_Your goal:_ Reproduce the data word for word, starting with the line that contains "What amount of" and continuing through the last line of the data.

========================

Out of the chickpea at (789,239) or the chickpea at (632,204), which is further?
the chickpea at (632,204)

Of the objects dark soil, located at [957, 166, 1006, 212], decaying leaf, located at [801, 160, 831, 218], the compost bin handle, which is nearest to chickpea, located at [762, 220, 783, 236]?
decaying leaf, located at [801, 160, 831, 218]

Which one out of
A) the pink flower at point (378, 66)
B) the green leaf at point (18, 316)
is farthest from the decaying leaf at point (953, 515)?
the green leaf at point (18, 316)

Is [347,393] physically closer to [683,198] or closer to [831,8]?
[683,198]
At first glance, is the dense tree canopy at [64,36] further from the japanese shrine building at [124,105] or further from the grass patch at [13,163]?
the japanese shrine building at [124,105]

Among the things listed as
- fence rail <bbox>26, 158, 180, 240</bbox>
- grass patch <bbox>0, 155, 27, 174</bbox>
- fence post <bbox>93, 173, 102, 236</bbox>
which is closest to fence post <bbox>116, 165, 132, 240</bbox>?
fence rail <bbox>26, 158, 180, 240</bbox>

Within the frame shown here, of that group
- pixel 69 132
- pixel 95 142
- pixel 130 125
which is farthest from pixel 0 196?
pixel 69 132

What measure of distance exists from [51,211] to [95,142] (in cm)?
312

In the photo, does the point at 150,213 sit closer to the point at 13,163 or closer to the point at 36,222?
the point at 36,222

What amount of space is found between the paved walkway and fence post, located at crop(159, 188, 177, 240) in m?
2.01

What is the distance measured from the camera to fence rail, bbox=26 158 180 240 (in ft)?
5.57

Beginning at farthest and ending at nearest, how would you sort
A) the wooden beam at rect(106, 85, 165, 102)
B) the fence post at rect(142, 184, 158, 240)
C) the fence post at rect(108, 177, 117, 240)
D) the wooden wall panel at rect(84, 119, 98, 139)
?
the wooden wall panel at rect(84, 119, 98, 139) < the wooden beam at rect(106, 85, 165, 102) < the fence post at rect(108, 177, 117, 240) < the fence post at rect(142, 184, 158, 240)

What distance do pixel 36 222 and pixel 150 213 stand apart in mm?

========================

_Task answer:_
What amount of space is found between the paved walkway and fence post, located at crop(159, 188, 177, 240) in m?
2.01

What is the distance measured from the camera to fence rail, bbox=26 158 180 240 (in ft)?
5.57

Beginning at farthest and ending at nearest, how would you sort
A) the wooden beam at rect(106, 85, 165, 102)
B) the fence post at rect(142, 184, 158, 240)
C) the fence post at rect(108, 177, 117, 240)
D) the wooden wall panel at rect(84, 119, 98, 139)
?
the wooden wall panel at rect(84, 119, 98, 139) < the wooden beam at rect(106, 85, 165, 102) < the fence post at rect(108, 177, 117, 240) < the fence post at rect(142, 184, 158, 240)

What distance do pixel 36 222 and pixel 150 213 stand apart in mm?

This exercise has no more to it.